Set the prediction: true flag to enable it on a def call. Note that only a single file can be predicted.

def("FILE", env.files[0], { prediction: true })

Data definition (defData)

The defData function offers additional formatting options for converting a data object into a textual representation. It supports rendering objects as YAML, JSON, or CSV (formatted as a Markdown table).

// render to markdown-ified CSV by default
defData("DATA", data)
// render as yaml
defData("DATA", csv, { format: "yaml" })

The defData function also supports functions to slice the input rows and columns.

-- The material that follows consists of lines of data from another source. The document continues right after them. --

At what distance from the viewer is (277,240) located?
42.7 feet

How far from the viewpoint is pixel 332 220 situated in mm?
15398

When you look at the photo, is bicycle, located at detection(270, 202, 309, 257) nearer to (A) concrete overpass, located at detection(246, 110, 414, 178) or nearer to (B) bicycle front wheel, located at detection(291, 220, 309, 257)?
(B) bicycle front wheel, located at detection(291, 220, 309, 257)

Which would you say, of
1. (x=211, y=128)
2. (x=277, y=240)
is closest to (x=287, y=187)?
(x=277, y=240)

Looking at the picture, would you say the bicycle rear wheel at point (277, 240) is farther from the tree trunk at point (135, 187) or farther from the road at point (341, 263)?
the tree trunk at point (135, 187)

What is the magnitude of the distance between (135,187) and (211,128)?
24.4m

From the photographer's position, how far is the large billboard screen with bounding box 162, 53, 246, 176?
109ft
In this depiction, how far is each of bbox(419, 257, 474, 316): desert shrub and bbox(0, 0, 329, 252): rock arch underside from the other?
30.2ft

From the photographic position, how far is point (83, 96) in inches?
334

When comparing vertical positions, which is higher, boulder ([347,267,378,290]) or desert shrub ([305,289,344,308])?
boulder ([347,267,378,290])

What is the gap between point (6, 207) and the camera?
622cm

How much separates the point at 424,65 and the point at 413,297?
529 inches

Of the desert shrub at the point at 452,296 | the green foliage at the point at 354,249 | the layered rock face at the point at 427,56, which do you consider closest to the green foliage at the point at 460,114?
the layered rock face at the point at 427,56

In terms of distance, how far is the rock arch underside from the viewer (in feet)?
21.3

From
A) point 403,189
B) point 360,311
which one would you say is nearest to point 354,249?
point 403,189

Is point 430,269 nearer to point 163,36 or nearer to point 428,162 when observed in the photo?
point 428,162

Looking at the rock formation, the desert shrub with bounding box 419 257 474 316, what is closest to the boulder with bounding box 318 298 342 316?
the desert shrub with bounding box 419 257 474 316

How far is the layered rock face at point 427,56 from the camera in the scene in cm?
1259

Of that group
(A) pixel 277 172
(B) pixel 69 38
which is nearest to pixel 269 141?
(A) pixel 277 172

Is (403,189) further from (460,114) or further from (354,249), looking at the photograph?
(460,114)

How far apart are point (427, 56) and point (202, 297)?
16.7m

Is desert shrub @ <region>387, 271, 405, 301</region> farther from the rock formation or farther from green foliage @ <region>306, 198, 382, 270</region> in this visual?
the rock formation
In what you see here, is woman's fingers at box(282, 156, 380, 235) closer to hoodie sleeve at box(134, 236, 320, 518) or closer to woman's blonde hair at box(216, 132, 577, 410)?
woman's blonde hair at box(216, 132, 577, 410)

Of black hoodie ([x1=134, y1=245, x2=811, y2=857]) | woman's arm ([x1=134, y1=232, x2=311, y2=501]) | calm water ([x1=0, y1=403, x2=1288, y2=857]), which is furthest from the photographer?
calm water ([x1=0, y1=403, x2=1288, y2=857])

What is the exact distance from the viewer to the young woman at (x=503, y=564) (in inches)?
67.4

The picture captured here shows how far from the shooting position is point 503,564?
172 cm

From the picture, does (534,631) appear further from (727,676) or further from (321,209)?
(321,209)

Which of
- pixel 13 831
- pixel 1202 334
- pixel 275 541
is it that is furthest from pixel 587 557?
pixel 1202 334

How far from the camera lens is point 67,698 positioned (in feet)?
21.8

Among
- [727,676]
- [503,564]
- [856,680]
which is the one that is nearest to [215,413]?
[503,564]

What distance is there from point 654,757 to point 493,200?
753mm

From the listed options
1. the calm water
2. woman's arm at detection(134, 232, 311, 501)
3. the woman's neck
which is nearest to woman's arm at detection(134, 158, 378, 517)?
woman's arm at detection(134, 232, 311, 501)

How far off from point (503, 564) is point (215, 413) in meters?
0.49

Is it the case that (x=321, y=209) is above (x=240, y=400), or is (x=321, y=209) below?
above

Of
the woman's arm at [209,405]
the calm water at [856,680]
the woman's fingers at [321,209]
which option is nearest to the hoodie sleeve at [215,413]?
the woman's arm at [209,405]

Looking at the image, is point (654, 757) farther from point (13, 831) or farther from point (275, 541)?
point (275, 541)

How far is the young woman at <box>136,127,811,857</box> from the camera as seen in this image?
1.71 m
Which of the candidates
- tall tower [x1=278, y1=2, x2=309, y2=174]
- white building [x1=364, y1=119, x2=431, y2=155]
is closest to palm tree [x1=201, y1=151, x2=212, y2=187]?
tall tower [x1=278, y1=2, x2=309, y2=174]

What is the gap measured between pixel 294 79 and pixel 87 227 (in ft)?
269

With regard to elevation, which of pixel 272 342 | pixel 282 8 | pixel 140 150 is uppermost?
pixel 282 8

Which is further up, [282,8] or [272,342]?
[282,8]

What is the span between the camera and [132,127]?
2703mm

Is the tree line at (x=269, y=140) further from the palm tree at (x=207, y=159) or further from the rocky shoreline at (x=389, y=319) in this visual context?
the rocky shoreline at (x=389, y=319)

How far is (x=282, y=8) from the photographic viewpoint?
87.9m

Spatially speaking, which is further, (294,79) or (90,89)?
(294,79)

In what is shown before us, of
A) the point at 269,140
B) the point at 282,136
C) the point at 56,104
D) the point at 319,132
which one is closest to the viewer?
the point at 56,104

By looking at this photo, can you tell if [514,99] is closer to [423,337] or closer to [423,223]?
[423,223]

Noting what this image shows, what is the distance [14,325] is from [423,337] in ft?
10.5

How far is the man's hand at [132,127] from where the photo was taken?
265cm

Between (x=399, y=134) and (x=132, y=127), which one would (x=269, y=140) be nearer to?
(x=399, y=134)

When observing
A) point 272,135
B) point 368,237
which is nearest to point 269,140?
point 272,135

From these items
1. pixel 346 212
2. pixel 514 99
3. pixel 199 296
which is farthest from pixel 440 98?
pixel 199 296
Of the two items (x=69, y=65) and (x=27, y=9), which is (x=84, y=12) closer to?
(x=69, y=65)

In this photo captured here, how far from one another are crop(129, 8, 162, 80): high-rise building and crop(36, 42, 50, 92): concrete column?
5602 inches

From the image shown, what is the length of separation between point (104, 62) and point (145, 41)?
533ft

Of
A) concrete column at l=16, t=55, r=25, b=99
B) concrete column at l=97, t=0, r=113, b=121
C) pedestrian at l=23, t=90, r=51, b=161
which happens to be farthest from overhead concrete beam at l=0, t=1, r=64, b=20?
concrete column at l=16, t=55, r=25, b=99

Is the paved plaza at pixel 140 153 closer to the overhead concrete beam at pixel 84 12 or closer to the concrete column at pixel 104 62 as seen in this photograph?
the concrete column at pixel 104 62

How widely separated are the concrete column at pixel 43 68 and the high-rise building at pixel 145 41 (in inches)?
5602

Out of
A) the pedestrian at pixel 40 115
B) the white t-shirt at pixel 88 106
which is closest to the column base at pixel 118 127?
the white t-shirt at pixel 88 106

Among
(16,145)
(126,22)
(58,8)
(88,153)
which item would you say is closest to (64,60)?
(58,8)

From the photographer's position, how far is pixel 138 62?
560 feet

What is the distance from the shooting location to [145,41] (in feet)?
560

  • headers, list of column names to include
  • sliceHead, number of rows to include from the beginning
  • sliceTail, number of rows to include from the end
  • sliceSample, number of rows to pick at random
  • distinct, list of column names to deduplicate the data based on
defData("DATA", data, {
sliceHead: 5,
sliceTail: 5,
sliceSample: 100,
})

You can leverage the data filtering functionality using parsers.tidyData as well.

Diff Definition (defDiff)

It is very common to compare two pieces of data and ask the LLM to analyze the differences. Using diffs is a great way to naturally compress the information since we only focus on differences!

The defDiff takes care of formatting the diff in a way that helps LLM reason. It behaves similarly to def and assigns a name to the diff.

// diff files
defDiff("DIFF", env.files[0], env.files[1])
// diff strings
defDiff("DIFF", "cat", "dog")
// diff objects
defDiff("DIFF", { name: "cat" }, { name: "dog" })

You can leverage the diff functionality using parsers.diff.